Sasha Sasha - 3 months ago 5
R Question

Extracting a string between other two strings in R

I am trying to find a simple way to extract an unknown substring (could be anything) that appear between two known substrings. For example, I have a string:

a<-" anything goes here, STR1 GET_ME STR2, anything goes here"

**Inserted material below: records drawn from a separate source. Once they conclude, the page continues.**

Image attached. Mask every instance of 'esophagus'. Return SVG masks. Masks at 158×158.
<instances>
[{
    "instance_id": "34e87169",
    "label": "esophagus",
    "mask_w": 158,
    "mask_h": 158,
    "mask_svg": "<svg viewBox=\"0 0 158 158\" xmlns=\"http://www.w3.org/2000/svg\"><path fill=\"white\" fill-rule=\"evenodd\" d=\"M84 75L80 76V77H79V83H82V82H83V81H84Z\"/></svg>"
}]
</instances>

I need to extract the string
GET_ME
which is between STR1 and STR2 (without the white spaces).

I am trying
str_extract(a, "STR1 (.+) STR2")
, but I am getting the entire match

[1] "STR1 GET_ME STR2"


I can of course strip the known strings, to isolate the substring I need, but I think there should be a cleaner way to do it by using a correct regular expression.

Answer

You may use str_match with STR1 (.*?) STR2. If you have multiple occurrences, use str_match_all.

> library(stringr)
> a<-" anything goes here, STR1 GET_ME STR2, anything goes here"
> res <- str_match(a, "STR1 (.*?) STR2")
> res[,2]
[1] "GET_ME"

Another way using base R regexec (to get the first match):

> test = " anything goes here, STR1 GET_ME STR2, anything goes here STR1 GET_ME2 STR2"
> pattern="STR1 (.*?) STR2"
> result <- regmatches(test,regexec(pattern,test))
> result[[1]][2]
[1] "GET_ME"